– Я обязан уважать ваше молчание, а еще более ваши тайны, – сказал наконец Сельмин, – но вы мне все-таки решительно не сказали: хотите ли вы видеть мою незнакомку или нет?
– Вы забыли, что я никуда не выезжаю, – печально отвечала Зембина.
– Я никогда не расспрашивал вас о причинах этой странности и теперь не сделаю подобного вопроса… Он, вероятно, ни к чему не послужил бы… Но так как вы ездите в церковь, и очень часто, то легко может случиться, что вы на дороге встретитесь с моею незнакомкою… Хотите ли?..

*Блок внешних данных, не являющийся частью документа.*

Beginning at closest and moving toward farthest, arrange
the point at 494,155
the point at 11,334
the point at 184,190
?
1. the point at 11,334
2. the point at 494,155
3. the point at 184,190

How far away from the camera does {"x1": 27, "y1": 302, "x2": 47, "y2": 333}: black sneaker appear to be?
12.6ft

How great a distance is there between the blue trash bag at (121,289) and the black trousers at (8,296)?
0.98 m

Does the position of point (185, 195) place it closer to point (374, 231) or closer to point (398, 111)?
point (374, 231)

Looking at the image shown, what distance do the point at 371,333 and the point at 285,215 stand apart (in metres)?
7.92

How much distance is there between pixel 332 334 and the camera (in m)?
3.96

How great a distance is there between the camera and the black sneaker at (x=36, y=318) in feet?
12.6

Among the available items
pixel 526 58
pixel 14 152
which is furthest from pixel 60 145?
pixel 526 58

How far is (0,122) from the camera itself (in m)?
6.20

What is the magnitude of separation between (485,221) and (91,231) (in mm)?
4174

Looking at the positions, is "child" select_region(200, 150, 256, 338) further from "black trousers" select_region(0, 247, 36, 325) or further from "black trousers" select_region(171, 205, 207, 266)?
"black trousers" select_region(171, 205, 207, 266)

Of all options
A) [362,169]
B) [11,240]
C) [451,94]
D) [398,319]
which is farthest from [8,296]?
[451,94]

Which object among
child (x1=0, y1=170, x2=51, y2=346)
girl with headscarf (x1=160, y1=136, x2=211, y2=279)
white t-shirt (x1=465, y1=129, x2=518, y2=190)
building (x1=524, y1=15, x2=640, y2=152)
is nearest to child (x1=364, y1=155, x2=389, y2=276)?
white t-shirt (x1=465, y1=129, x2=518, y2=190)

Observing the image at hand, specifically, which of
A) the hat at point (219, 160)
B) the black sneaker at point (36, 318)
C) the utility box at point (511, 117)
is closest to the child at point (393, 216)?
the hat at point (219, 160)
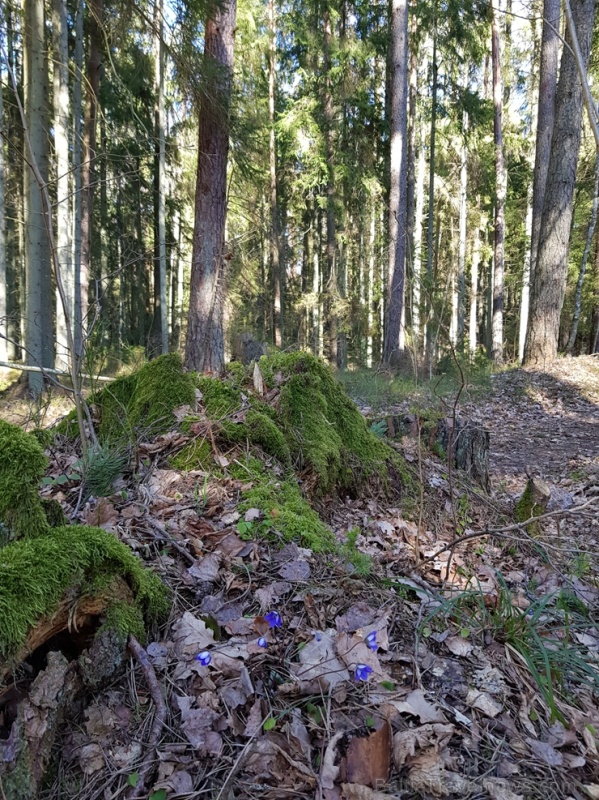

Зембина обратила взоры свои на Сельмина. Они были наполнены слезами, однако же какая-то радость блистала на лице ее.
– О боже мой! – сказала она. – Что вы мне предлагаете!..
– Дело очень возможное… Скажите мне только…
– А этот брат девушки… о котором вы мне говорили… он здешний?..
– Да! – студент здешнего университета… Не хотите ли и на него взглянуть? И в нем есть также много сходства…
Печально покачала Зембина головою.
– А что скажет муж мой? Нет, Александр Петрович! Оставьте, пожалуйста, все это. То, что я желала бы видеть с пожертвованием моей жизни, того я, вероятно, не увижу никогда. Пустое же любопытство, которое только растравит сердечные раны… очень-очень печальная игрушка. Наконец, сделать что-нибудь неугодное тому, кто…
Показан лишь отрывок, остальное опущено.